## BEGIN PAGE
Of late, I've been inexorably sucked into a tale of the two Jester Dinghies, one known, one unknown.
The known Jester:
When doing a Google search, the Jester Dinghy that pops up is a 8' dink designed by Santa Cruz
ULDB designer George Olson, and built by Ron Moore in the 1970's. The Jesters raced out of the Santa Cruz, harbor; a cramped short harbor, the shoreline packed full of boats and docks, the north harbor and south harbor split by a bridge. The Jester has the reputation as one of the scariest boats to sail in a breeze, probably because the short hull features the fine ends of a rowing dink combined with a large, high aspect ratio rig, stepped right at the bow. This must amp up the bow-down power downwind to uncontrollable levels. Reference this quote from
Latitude 38 magazine, July 2018, page 86:
"Skip [Allan] says the only way to jibe [a Jester] when it's windy is, "You run it into the beach, turn it around, and hop back in."
Although I've passed through Santa Cruz a couple of times in my travels, I have never seen this Jester in the flesh.
The previous header photo, plucked from the Internet, shows Jesters racing in an expansive body of water; which is obviously not the Santa Cruz harbor. You can make out the very fine, wineglass transom which suggests the Jester was more designed for rowing than sailing.
Racing in the Santa Cruz Harbor. If the sail numbers are correct, it looks like the class made it to 200 boats.
I do like the stylized logo of this Jester.
Famed naval architect, Paul Bieker, (International 14 boffin with success in that class rivaling fellow North American Bruce Kirby) put together a modified Jester for his son. (It appears the molds for the Jester have ended up in Northwest Washington State.) He has designed a gaff rig for his Jester, similar to the one he introduced on his
high performance PT Dinghy, a Tasar-killer 14 foot design.
Paul had a sail made out of Tyvek which lasted a good five years.
The Santa Cruz Jester based on a generic East Coast Dinghy?
The unknown Jester:
The last two years, on my walkabouts around my hometown of Annapolis, I had noticed a mystery dinghy tied up to the floating dock of St. John's College. It obviously was a main and jib dinghy, the length was shorter than 14 feet (4.26 meters), the design had high freeboard and she was very simply rigged. Despite staring at it for a while, I could not ID this class. I shrugged. One of those unknowns.
But it was not to be left at that. Over the summer, my good friend
Mike Waters, became the latest St. John's sailing coach/boatshop manager. I gave him a hand at an Intro to Sailing event he ran at the beginning of the school year. I was taking groups out in this very same dinghy I had been pondering over. It was slow but commodious for it's size with some nice bench seats. It was then I learned that this dinghy that had been donated to the St. John's program was a different Jester class dinghy; American built, but otherwise origins unknown.
## END PAGE
- WHAT YOU NEED TO DO:
(a) List every person mentioned by name in the account of the two Jester dinghies.
(b) Extend the account of the two Jester dinghies with a paragraph that picks up right after its final sentence.
## BEGIN PROVIDED MATERIAL
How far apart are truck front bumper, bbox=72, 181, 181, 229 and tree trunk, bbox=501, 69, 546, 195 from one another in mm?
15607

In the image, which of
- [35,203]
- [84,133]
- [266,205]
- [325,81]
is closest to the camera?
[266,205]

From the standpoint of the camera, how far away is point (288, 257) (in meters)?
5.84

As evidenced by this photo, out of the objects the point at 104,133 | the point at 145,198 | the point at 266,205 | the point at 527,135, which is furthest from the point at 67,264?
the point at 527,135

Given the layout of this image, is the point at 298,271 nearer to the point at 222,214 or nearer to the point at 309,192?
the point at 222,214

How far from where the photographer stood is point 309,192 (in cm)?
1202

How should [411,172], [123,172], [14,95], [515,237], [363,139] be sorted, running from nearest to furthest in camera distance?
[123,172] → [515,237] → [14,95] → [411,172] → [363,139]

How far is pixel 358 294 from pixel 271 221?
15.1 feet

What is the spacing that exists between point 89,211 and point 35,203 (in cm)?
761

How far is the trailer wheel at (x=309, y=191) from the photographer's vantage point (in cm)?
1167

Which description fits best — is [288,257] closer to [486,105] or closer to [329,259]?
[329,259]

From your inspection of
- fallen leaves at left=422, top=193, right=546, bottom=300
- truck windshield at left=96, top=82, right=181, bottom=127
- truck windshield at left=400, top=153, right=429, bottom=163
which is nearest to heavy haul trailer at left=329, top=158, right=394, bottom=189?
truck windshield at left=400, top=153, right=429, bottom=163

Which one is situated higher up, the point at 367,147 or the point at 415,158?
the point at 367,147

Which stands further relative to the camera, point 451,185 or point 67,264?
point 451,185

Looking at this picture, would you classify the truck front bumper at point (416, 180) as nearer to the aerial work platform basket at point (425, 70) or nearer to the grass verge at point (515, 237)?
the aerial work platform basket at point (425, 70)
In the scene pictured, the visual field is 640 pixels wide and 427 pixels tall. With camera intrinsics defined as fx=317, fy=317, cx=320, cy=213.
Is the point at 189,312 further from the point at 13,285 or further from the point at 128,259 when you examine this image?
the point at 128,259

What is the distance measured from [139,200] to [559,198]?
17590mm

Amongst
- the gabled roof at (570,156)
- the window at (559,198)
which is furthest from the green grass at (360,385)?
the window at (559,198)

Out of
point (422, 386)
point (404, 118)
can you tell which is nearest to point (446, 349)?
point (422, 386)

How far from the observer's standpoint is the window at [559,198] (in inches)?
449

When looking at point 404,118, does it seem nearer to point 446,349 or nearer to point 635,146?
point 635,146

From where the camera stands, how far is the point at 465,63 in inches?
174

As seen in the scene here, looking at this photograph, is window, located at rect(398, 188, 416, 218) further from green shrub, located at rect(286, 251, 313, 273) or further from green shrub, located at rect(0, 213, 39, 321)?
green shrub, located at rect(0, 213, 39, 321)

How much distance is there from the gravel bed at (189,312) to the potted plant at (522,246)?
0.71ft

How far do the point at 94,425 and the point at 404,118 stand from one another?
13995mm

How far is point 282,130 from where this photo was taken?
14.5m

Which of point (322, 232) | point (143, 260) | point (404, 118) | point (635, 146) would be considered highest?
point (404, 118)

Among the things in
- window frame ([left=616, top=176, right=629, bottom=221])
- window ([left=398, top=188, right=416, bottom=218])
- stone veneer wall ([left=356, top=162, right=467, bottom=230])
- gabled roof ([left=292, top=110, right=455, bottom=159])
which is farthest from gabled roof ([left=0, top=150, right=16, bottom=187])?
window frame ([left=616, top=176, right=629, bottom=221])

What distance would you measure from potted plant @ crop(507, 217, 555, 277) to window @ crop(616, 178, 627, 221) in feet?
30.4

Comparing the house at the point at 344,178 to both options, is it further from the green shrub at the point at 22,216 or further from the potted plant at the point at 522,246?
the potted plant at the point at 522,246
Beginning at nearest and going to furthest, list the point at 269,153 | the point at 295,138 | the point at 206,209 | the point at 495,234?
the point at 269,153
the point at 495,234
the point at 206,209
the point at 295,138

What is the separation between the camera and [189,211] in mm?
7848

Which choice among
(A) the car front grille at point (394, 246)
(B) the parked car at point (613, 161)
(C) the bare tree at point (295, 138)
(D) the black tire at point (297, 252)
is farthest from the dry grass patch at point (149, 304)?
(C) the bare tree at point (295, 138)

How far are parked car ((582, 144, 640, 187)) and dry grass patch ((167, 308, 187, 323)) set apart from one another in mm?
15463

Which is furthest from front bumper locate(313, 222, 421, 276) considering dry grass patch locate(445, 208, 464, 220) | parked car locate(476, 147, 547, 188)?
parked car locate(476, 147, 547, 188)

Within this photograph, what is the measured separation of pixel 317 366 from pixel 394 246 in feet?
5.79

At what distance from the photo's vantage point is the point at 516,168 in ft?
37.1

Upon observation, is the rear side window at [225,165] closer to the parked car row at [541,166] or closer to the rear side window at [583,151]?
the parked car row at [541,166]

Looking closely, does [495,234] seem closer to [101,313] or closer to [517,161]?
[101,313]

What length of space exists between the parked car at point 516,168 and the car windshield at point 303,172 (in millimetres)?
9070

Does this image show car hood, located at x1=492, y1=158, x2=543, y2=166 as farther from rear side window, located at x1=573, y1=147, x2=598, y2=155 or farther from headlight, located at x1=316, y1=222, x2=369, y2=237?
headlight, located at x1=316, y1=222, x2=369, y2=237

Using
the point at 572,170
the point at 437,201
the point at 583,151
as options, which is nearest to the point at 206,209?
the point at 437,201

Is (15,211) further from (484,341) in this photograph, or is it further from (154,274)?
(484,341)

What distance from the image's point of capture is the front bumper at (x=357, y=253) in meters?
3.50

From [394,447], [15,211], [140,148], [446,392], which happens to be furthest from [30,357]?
## END PROVIDED MATERIAL
- WRITTEN ANSWERS:
(a) George Olson, Ron Moore, Skip Allan, Paul Bieker, Bruce Kirby, Mike Waters

(b)
Since then Mike has hauled the Jester out to have the bottom scraped of a healthy growth of barnacles and to get some paint on her. With the hull flipped over, the hull design is very interesting; a flat bottom forward with a circular transom. This is definitely not a rerun design of Uffa Fox's formulaic deep forefoot with straight flat aft sections.
Mike with the sanded Jester on the trailer.
Flat U-sections forward. Max rocker amidships. The little data we were to glean from the Internet has the Jester at 12 foot (3.6 meters) length and 5 foot (1.5 meters) beam. Both Mike and I feel the Jester has potential in a college program like St. John's (where racing isn't the priority and the waters on College Creek are very cramped.). We are just wondering who designed her and who built her. (Again, the Internet seems to point to Ohio, but who knows.)
The Jester logo on the sail.
The rudder has the more modern rectangular shape. We are guessing a 1970's build time frame for the St. John's Jester. Anyone that has come across this Jester class in their sailing lifetime, please leave a comment.
Mike Waters in front of the St. John's boat house doors. The college has a sizeable fleet of crew shells as well as sailboats.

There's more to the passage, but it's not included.